Continuing from my previous blog on Government 2.0’s effect on the traditional IT procurement process, I wanted to take a look at trends in government’s approach to acquiring Gov 2.0 technology. Part 1 of this blog series highlighted how small Gov 2.0 IT firms have begun to use non-traditional purchasing options to circumvent the traditional procurement process. Gov 2.0 firms are trying to avoid the procurement process because it has historically been more difficult for small IT firms to compete in the government IT market. However, today’s trends in IT procurement hint that times are changing. Since governments continue to face shrinking IT budgets against expanding IT costs and needs, they are now looking for alternative ways to do business as well. For many IT bureaucrats and contracting officers interested in Gov 2.0 technology, that means looking outside of the conventional procurement process, and toward smaller IT firms.
Code for America (CFA), an example of Gov 2.0 realized, is an organization that describes itself as “Peace Corps for geeks.” Established in 2009, CFA assigns programmers on year-long fellowships to work with local governments on in-house IT projects, to provide faster and more affordable alternatives to procuring vendor services and solutions. CFA noticed that new IT products, which it calls “civic startups,” were often created once the fellows had completed their assignments – essentially spawning new businesses. However, these civic startups that had created products for governments were having trouble selling their products. Finding the government procurement process difficult to navigate, many fizzled.
In response to this issue, CFA is setting up its first civic incubator, where a handful of IT entrepreneurs will participate in a five to six-month-long program that will provide funding and mentoring, while bringing their applications and solutions directly to local governments and school districts. This incubator is something CFA’s leadership hopes will turn the traditional procurement process on its head.
Another noticeable trend on the rise is localities across the country sponsoring crowdsourcing events and hackathon competitions as an alternative approach to the traditional solicitation processes for Web development solutions and services. In 2010, after working with CFA, the city of Boston took a one-day hackathon event to the next level by creating a permanent office within local government. The New Urban Mechanics Office was created to hire full-time programmers for in-house IT development projects as well as to conduct outreach to encourage, field, and partner with small IT entrepreneurs.
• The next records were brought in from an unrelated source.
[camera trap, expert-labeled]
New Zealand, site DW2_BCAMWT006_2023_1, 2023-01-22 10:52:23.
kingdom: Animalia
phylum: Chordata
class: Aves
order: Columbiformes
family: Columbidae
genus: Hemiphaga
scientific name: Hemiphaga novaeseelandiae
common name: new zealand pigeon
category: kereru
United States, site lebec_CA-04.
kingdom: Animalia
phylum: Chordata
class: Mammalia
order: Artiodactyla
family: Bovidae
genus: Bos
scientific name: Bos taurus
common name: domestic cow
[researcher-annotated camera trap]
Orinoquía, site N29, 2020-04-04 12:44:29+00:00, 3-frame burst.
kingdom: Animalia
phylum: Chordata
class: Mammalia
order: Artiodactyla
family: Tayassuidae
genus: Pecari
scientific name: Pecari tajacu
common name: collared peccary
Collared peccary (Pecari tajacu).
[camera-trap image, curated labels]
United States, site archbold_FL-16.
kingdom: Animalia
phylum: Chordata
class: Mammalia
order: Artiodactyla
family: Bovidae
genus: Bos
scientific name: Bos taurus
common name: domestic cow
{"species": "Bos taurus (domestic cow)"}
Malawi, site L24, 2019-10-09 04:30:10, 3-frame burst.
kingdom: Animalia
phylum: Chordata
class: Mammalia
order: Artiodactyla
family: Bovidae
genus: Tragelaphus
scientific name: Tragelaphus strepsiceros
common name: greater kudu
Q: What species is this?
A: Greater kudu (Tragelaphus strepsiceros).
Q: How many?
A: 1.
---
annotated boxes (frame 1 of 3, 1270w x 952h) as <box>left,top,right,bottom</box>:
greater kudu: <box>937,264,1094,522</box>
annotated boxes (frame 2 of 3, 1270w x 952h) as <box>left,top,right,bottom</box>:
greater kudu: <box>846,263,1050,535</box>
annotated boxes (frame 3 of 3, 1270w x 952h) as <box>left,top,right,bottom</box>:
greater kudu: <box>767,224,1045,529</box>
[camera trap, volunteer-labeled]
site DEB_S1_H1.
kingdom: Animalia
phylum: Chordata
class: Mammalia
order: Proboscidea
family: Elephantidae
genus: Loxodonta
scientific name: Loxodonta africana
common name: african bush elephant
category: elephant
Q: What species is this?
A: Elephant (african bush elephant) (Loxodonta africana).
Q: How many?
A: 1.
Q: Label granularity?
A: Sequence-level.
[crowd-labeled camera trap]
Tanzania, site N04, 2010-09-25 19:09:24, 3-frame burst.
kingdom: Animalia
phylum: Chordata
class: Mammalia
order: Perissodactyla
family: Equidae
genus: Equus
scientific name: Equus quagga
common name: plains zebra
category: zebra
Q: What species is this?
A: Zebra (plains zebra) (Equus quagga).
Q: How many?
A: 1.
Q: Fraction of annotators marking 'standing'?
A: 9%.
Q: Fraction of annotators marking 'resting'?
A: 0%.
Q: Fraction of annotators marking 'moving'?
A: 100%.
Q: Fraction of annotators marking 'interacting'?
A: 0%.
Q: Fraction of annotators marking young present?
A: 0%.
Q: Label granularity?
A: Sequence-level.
In another CFA spinoff, White House Chief Technology Officer Todd Park created the Presidential Innovation Fellows (PIF) program to pair “top innovators from the private sector, non-profits, and academia with top innovators in government to collaborate on solutions” using technology. On August 23, 18 innovators from outside of government were selected to work on one of five projects over the course of six months. The PIF program’s goal is to synthesize open data, expand e-government services, and simplify the RFP process by “building a platform that makes it easier for small high-growth businesses to navigate the federal government, and enable agencies to quickly source low-cost, high-impact information technology solutions.”
One of the five projects, RFP-EZ, was born after Sean Green, head of the Small Business Administration’s Investment and Innovation Program, remembered an instance with the Department of Health and Human Services (HHS). The department had a need for an IT project, but the project’s estimated cost was $5 million to implement by a traditional IT vendor. After some research and outreach, HHS partnered with smaller IT companies that were able to complete the project for just more than $400,000.
During the PIF announcement, Green gave an open call to developers, contracting officers, and small Web development firms to join the effort and participate through Github.com, which is an open platform where RFP-EZ will be demoed. If successful, many state and local level governments will likely partner with or imitate the RFP-EZ project. Park took to Twitter after the announcement to confirm that the PIF will also be working with both state and local governments, in addition to the federal government, to create these IT solutions.
At all levels of government, innovation and affordability have been contradictory terms. The Code for America debunked the idea that quality Gov 2.0 solutions and services had to come at a premium. CFA seems to have been the catalyst for the future direction of Gov 2.0. Governments willing to take the early leap by circumventing their IT procurement process and engaging with innovators directly can expect some growing pains, but they will likely be dulled by ultimate cost savings.
The traditional format of government procurement has been grounded in the 1950’s-style door-to-door salesman. Governments release a solicitation and wait for the salesman to ring their door bell to peddle goods. Now, government agencies with strict budgets have the option to shop around without going through a lengthy and expensive procurement process. Governments want convenience and efficiency without having to sacrifice quality and they are willing to go outside the traditional procurement process to get it.